Example 5: Eliminate Outliers for Standard Process Analysis
Scenario: A manufacturing company wants to analyze their standard production process by removing extreme outliers that represent equipment failures or exceptional circumstances, focusing on the typical 95% of cases.
Settings:
- Filter List Configuration:
- Filter 1: Cycle_Time_Hours BETWEEN 2 AND 48
- Filter 2: Number_of_Rework_Loops LESS THAN 3
- Filter 3: Production_Status NOT IN ["Emergency", "Experimental", "Failed"]
- Filter 4: Defect_Rate LESS THAN 0.05
- Logic: Filter 1 AND Filter 2 AND Filter 3 AND Filter 4
Output: Removes outlier cases:
- Cases with extreme cycle times (< 2 hours or > 48 hours)
- Excessive rework (3+ loops)
- Non-standard production runs
- High defect rates (> 5%)
Before: 25,000 production runs with high variance After: 23,750 standard production runs Removed: 1,250 outlier cases (5% of total)

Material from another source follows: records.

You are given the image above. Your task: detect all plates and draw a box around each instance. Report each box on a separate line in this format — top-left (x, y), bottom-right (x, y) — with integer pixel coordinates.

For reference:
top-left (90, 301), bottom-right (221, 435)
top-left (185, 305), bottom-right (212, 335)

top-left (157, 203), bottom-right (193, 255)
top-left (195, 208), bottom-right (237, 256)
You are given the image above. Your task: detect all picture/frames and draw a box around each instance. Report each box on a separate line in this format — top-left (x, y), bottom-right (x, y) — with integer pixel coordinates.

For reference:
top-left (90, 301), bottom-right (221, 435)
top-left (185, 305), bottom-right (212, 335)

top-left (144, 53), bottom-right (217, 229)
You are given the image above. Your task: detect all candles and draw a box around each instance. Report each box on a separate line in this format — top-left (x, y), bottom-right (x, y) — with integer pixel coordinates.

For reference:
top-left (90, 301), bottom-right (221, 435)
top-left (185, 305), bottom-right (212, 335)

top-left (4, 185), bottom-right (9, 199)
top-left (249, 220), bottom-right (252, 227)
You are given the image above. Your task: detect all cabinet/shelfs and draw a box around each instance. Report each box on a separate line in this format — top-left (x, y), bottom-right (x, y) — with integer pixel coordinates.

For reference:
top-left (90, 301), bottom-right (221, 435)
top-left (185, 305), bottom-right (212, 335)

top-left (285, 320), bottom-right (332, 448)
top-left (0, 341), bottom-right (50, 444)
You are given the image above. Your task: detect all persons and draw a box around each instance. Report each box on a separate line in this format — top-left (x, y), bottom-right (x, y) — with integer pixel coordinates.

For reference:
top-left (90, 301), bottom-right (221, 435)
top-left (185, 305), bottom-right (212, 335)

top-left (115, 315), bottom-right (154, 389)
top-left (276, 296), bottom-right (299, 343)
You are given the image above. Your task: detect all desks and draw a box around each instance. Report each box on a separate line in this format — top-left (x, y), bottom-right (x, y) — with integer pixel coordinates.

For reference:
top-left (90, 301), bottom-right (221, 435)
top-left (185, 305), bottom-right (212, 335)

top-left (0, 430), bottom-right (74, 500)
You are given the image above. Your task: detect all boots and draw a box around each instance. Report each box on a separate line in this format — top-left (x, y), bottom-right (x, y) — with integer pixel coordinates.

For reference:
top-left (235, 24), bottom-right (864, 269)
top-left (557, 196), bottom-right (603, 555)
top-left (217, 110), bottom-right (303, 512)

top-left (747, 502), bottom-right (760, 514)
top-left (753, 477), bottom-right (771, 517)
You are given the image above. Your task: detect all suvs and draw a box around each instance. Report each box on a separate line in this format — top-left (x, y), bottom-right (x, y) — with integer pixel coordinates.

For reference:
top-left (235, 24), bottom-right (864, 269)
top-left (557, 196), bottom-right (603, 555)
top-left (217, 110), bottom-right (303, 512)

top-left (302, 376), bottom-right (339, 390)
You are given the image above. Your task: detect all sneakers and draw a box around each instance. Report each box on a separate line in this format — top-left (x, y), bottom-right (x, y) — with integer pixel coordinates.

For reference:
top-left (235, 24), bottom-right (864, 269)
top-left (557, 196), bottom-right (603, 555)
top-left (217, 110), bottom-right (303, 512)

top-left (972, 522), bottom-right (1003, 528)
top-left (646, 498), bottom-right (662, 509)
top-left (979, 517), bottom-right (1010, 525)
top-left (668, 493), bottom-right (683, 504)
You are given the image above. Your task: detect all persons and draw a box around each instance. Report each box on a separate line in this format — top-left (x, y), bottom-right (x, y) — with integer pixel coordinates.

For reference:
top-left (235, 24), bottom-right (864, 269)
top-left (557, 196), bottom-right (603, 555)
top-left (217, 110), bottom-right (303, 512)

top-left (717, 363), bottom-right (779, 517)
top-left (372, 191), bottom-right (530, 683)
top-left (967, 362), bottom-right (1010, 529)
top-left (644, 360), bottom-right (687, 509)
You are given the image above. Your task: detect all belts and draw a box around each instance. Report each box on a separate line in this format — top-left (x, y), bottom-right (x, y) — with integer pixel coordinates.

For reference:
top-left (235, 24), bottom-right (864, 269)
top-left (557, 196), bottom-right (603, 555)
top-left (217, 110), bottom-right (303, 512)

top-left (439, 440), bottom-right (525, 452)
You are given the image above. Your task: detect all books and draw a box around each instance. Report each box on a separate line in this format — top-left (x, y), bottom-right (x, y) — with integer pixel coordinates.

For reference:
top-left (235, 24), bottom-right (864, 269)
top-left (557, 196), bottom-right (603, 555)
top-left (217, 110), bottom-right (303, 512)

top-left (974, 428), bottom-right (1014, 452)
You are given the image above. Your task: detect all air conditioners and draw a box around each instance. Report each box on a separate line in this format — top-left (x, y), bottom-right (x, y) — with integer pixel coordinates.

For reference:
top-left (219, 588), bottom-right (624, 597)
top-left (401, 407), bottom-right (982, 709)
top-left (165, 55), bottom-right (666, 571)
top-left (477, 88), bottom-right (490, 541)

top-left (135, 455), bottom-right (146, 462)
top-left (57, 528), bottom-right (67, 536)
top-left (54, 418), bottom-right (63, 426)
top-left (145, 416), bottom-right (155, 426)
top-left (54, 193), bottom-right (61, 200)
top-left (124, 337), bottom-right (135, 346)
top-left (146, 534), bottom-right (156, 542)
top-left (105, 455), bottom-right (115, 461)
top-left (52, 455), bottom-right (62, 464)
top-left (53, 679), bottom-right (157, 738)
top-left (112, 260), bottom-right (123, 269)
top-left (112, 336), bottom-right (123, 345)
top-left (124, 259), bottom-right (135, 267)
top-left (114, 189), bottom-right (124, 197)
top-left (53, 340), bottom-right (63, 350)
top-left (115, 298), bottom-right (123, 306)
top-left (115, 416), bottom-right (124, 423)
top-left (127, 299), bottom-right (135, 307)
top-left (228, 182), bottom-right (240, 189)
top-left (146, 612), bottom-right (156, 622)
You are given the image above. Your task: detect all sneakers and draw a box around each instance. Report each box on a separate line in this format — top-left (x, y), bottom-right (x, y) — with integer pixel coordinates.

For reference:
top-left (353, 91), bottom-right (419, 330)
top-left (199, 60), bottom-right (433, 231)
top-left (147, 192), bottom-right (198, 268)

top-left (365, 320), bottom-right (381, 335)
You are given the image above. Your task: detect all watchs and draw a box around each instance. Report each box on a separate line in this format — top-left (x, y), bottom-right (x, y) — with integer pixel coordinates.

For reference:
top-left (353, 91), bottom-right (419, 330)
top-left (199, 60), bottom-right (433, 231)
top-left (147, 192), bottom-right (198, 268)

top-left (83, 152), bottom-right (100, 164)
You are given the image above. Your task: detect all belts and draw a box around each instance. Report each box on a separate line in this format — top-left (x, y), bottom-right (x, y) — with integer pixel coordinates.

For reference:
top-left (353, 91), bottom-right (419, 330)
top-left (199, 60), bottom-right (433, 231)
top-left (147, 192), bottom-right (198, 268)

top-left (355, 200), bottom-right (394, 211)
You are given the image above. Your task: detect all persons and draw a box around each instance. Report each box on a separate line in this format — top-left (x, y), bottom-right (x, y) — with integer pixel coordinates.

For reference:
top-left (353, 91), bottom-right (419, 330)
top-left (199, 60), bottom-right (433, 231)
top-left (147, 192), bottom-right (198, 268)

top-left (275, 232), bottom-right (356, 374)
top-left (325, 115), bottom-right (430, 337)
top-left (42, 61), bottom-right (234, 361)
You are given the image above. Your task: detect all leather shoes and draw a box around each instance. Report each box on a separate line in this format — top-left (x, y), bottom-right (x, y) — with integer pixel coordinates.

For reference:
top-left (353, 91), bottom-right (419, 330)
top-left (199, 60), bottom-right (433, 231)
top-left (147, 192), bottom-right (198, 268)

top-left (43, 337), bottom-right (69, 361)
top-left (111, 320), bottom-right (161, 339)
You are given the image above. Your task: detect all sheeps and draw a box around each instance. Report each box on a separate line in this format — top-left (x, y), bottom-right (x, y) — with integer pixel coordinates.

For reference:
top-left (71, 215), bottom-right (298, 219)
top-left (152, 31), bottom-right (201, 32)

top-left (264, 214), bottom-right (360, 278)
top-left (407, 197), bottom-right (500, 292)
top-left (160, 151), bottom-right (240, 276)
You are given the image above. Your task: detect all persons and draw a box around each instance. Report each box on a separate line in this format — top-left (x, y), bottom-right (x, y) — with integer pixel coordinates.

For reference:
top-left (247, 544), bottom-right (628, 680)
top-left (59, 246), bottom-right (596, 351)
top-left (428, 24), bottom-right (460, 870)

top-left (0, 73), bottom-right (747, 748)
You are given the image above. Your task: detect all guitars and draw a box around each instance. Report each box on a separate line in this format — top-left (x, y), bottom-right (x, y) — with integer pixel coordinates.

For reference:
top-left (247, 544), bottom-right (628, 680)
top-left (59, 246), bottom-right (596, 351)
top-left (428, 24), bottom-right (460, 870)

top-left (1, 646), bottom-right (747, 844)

Insights: The filtered dataset represents normal operating conditions, enabling accurate baseline metrics, realistic improvement targets, and identification of standard process variations versus exceptional events.
Output
The Filter Process Log enrichment produces a permanently modified dataset with the following characteristics:
Modified Process Log: The enrichment returns a new SuperLog object containing only the cases that meet your filter criteria. All filtered cases and their associated events are permanently removed from the working dataset. This is an irreversible operation within the current analysis session.
Case Count Reduction: The number of cases in your dataset will decrease based on the filter criteria. You can monitor this reduction in the dataset statistics to ensure the filtering achieved the expected results.
Event Count Impact: When cases are removed, all events belonging to those cases are also removed. This can significantly reduce the total event count, especially for cases with many events.
Preserved Data Structure: All existing attributes, both at the case and event level, remain intact for the retained cases. The enrichment only removes entire cases; it doesn't modify the structure or content of surviving cases.
Performance Benefits: The reduced dataset size leads to faster execution of all subsequent enrichments, filters, and calculations. This is particularly noticeable with complex process mining operations.
Downstream Impact: All analyses, visualizations, and exports will reflect the filtered dataset. Ensure you save a copy of the original dataset if you need to reference the complete data later.
Important Considerations
Permanent Operation: Unlike visualization filters that temporarily hide data, this enrichment permanently removes data from your working dataset. Always maintain a backup of your original data before applying this enrichment.
Order of Operations: Apply this enrichment early in your analysis workflow if you know certain data is irrelevant. This improves performance for all subsequent operations.
Filter Validation: Test your filters using the preview functionality before executing the enrichment to ensure you're retaining the intended data.
Cascading Effects: Removing cases might impact calculations that depend on the full dataset, such as percentile calculations or relative performance metrics.
This documentation is part of the mindzie Studio process mining platform.